### INSTRUCTION
Quote the full listing word for word.

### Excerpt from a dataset

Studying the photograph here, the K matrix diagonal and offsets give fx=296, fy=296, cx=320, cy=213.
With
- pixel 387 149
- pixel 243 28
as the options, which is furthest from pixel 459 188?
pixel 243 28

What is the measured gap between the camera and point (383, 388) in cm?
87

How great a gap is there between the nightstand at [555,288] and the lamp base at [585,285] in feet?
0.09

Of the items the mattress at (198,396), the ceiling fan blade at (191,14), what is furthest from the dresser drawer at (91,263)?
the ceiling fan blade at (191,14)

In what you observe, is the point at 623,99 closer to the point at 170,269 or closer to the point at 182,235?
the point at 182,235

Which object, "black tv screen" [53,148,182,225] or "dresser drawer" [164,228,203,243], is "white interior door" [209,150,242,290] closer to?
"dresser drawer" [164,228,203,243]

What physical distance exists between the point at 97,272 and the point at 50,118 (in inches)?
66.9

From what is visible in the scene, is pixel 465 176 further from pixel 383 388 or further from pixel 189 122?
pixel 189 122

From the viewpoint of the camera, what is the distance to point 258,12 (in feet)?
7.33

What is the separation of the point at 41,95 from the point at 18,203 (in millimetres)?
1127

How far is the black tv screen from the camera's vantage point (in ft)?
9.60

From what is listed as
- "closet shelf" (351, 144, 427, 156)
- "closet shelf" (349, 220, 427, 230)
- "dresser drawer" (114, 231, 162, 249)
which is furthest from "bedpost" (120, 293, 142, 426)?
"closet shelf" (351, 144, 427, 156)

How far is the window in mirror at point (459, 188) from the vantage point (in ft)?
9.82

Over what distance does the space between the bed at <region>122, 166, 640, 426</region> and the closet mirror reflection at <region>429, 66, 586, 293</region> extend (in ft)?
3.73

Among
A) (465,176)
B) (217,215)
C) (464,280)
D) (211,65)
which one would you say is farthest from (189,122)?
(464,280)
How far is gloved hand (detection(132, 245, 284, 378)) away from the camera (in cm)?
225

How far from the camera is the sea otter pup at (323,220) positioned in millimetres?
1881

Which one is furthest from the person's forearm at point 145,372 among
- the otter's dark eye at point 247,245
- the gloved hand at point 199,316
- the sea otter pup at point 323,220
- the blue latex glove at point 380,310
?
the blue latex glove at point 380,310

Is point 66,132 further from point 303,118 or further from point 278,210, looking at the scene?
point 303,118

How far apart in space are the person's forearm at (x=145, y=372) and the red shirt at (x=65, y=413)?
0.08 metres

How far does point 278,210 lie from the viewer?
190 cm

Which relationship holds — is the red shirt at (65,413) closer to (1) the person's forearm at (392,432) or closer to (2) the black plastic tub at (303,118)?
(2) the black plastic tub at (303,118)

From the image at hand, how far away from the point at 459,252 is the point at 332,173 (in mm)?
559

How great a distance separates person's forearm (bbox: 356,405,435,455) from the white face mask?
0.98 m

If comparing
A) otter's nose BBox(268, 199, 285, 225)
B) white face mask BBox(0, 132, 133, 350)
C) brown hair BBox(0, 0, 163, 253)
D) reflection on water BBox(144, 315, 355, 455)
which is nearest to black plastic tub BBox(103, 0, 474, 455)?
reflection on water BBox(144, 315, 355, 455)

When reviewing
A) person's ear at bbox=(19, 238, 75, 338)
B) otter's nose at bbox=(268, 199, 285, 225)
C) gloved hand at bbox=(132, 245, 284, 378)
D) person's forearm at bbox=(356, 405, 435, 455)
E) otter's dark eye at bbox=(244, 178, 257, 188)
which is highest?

### TASK ANSWER
Studying the photograph here, the K matrix diagonal and offsets give fx=296, fy=296, cx=320, cy=213.
With
- pixel 387 149
- pixel 243 28
as the options, which is furthest from pixel 459 188?
pixel 243 28

What is the measured gap between the camera and point (383, 388) in cm?
87

How great a gap is there between the nightstand at [555,288] and the lamp base at [585,285] in feet?
0.09

Of the items the mattress at (198,396), the ceiling fan blade at (191,14), what is furthest from the dresser drawer at (91,263)?
the ceiling fan blade at (191,14)

In what you observe, is the point at 623,99 closer to the point at 170,269 or closer to the point at 182,235?
the point at 182,235

Which object, "black tv screen" [53,148,182,225] or "dresser drawer" [164,228,203,243], is "white interior door" [209,150,242,290] closer to?
"dresser drawer" [164,228,203,243]

What physical distance exists between the point at 97,272 and the point at 50,118 (in inches)?
66.9

From what is visible in the scene, is pixel 465 176 further from pixel 383 388 or further from pixel 189 122?
pixel 189 122

From the viewpoint of the camera, what is the distance to point 258,12 (in feet)?
7.33

What is the separation of the point at 41,95 from the point at 18,203 (in millimetres)?
1127

How far is the black tv screen from the camera's vantage point (in ft)?
9.60

From what is listed as
- "closet shelf" (351, 144, 427, 156)
- "closet shelf" (349, 220, 427, 230)
- "dresser drawer" (114, 231, 162, 249)
which is furthest from "bedpost" (120, 293, 142, 426)?
"closet shelf" (351, 144, 427, 156)

How far is the window in mirror at point (459, 188) from the vantage point (in ft)?
9.82

Over what distance does the space between the bed at <region>122, 166, 640, 426</region> and the closet mirror reflection at <region>429, 66, 586, 293</region> extend (in ft)?
3.73

Among
A) (465,176)
B) (217,215)
C) (464,280)
D) (211,65)
which one would you say is farthest from (189,122)?
(464,280)
How far is gloved hand (detection(132, 245, 284, 378)) away from the camera (in cm)?
225

How far from the camera is the sea otter pup at (323,220) positioned in millimetres?
1881

Which one is furthest from the person's forearm at point 145,372 among
- the otter's dark eye at point 247,245
- the gloved hand at point 199,316
- the sea otter pup at point 323,220
- the blue latex glove at point 380,310
?
the blue latex glove at point 380,310

Is point 66,132 further from point 303,118 or further from point 278,210, looking at the scene?
point 303,118

How far apart in space are the person's forearm at (x=145, y=372) and the red shirt at (x=65, y=413)?
0.08 metres

How far does point 278,210 lie from the viewer?
190 cm

Which relationship holds — is the red shirt at (65,413) closer to (1) the person's forearm at (392,432) or closer to (2) the black plastic tub at (303,118)?
(2) the black plastic tub at (303,118)

From the image at hand, how far away from the point at 459,252 is the point at 332,173 (in mm)?
559

How great a distance separates person's forearm (bbox: 356,405,435,455) from the white face mask?
0.98 m

If comparing
A) otter's nose BBox(268, 199, 285, 225)
B) white face mask BBox(0, 132, 133, 350)
C) brown hair BBox(0, 0, 163, 253)
D) reflection on water BBox(144, 315, 355, 455)
which is nearest to black plastic tub BBox(103, 0, 474, 455)?
reflection on water BBox(144, 315, 355, 455)

When reviewing
A) person's ear at bbox=(19, 238, 75, 338)
B) otter's nose at bbox=(268, 199, 285, 225)
C) gloved hand at bbox=(132, 245, 284, 378)
D) person's forearm at bbox=(356, 405, 435, 455)
E) otter's dark eye at bbox=(244, 178, 257, 188)
which is highest?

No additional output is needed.